If you don’t know anything about John Taylor, you should probably go and find out. Taylor got involved in forex almost at the start of the market, founding the Foreign Exchange Advisory Service for Chemical Bank back in 1972. He was one of the first traders to apply technical analysis to the currency markets, pioneering the use of trend-following models. He also pioneered cyclical analysis for foreign exchange – looking at the combination of oscillating forces that drive currency movements. Today, he runs FX Concepts, which has more than $8 billion under management, most of which is in forex.

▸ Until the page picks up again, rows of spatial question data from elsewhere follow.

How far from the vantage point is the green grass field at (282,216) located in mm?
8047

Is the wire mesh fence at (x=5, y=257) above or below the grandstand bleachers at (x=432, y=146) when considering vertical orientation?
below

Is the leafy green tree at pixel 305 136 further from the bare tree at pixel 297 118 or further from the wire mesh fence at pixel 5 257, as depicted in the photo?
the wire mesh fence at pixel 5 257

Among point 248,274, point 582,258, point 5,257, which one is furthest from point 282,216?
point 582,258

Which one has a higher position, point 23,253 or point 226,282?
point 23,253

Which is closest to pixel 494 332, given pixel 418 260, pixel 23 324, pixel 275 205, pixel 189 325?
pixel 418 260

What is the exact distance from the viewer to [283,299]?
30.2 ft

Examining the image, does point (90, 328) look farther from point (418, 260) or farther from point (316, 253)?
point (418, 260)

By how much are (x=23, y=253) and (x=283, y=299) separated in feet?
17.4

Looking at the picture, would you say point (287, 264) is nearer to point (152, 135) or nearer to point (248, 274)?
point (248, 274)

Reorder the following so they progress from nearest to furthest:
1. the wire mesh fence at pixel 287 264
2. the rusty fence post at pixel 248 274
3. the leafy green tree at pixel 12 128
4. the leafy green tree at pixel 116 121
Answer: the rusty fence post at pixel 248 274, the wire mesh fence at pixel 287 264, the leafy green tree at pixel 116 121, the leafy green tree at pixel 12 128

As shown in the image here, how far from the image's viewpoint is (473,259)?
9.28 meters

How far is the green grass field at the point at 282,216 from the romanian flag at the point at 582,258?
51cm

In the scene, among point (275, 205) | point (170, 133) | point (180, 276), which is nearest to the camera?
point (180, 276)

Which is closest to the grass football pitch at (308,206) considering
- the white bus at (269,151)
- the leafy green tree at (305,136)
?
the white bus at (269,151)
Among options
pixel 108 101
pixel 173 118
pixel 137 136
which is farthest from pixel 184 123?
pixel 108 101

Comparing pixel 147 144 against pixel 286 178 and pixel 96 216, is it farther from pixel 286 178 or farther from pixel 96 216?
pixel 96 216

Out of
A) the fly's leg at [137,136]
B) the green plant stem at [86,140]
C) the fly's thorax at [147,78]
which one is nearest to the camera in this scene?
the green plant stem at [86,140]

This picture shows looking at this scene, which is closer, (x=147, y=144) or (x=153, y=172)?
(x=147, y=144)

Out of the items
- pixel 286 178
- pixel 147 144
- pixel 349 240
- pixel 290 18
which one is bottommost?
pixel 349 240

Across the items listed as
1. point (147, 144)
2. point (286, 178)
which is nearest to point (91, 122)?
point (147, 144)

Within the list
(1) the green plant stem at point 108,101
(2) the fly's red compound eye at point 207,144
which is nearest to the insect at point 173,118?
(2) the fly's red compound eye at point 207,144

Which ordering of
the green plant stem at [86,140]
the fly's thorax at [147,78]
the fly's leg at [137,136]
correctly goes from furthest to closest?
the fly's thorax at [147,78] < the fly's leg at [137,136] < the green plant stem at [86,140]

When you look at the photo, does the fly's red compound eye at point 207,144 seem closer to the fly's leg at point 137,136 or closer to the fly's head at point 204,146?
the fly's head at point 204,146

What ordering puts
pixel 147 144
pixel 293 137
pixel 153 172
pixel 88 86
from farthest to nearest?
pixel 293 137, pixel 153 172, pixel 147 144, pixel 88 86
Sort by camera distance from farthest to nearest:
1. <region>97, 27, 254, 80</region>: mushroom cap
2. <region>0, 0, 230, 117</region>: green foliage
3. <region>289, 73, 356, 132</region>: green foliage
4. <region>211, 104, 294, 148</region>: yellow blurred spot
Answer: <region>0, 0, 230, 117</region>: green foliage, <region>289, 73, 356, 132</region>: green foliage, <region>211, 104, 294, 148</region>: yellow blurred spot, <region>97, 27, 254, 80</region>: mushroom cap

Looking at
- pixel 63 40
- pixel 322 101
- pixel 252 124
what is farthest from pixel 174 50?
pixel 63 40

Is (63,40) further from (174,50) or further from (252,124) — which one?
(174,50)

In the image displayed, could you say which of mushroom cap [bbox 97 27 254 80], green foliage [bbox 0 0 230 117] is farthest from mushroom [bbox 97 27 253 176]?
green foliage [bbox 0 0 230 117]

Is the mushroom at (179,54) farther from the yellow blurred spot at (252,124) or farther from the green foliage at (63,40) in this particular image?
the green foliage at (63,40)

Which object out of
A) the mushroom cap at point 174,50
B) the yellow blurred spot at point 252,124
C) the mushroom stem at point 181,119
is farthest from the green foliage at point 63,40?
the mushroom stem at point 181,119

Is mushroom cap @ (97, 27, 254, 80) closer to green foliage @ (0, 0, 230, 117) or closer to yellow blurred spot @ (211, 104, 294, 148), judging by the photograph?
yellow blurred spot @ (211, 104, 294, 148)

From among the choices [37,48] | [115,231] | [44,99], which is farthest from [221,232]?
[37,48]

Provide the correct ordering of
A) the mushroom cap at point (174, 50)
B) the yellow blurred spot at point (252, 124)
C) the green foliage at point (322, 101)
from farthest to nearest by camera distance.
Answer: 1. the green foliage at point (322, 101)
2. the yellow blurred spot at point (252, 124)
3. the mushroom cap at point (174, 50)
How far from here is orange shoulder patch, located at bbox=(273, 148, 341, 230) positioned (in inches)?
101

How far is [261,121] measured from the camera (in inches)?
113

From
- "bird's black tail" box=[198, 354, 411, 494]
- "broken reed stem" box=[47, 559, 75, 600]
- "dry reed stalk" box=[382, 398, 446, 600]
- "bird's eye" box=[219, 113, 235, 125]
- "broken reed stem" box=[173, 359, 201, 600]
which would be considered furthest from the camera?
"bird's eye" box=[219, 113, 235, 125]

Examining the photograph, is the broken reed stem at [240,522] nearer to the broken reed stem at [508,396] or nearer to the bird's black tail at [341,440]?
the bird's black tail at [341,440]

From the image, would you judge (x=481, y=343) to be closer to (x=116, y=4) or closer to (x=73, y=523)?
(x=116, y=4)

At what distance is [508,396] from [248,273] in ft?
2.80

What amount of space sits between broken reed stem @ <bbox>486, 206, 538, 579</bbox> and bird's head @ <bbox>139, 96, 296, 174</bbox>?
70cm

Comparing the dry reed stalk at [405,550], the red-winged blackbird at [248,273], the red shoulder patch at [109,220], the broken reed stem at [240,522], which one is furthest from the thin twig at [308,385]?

So, what changes has Taylor seen in the forex market over the last 40+ years, and what does he see as the opportunities today?

Smarter forex markets

When Taylor started out in the early 70s, he actually said that a lot of market participants were stupid. That isn’t pejorative – it’s just that major corporations, governments and central banks have different motives for entering the currency markets. Countries want to manage exchange levels, while large enterprises are more interested in managing foreign currency exchange risk than making profits. Early on, these were the biggest players in the market and provided many profit opportunities for forex traders. However, now, the markets have expanded so much that the majority of money is coming from investment professionals with one thing on their mind – to make money. That makes it more difficult today to make money in the forex market, as winners and losers balance out.

Trading volatility

Most volatility traders play in the equity markets, but Taylor is an exception. In fact, he claims to be the biggest factor in forex volatility trading. Options trading in the currency markets is still very limited, and his company provides the liquidity needed to make the markets work. Taylor claims that this is a great business model, by collecting premiums and working both sides. His company focuses on OTC options, which avoids issues with strike prices and expiry dates. As of 2011, around 12% of his company’s portfolio were in options. Their strategy goes beyond simple mean reversion, and is in fact – true to the man’s early experience – as much about following trends and tracking market cycles.

On carry trades

Taylor offers an interesting take on carry trades. He says that the trade should not work, but it does. Given the huge number of investors involved in carry trades, forward rates should exactly discount interest rate differentials – and no one should make any money. But they do. In fact, the reason for this, according to Taylor, is that high interest rates attract money inflows which in turn drive up the currencies. In other words, profitable carry trades are a self-fulfilling prophecy.

 

However, Taylor still cautions that you have to avoid the crashes. At some point, currencies with high interest rates rise to the point where overvaluation starts to affect the economy. At this point, the currency crashes as investors head for the door. The trick is to know when this is going to happen, which can be frequently with weak currencies, but much more infrequent with the major ones.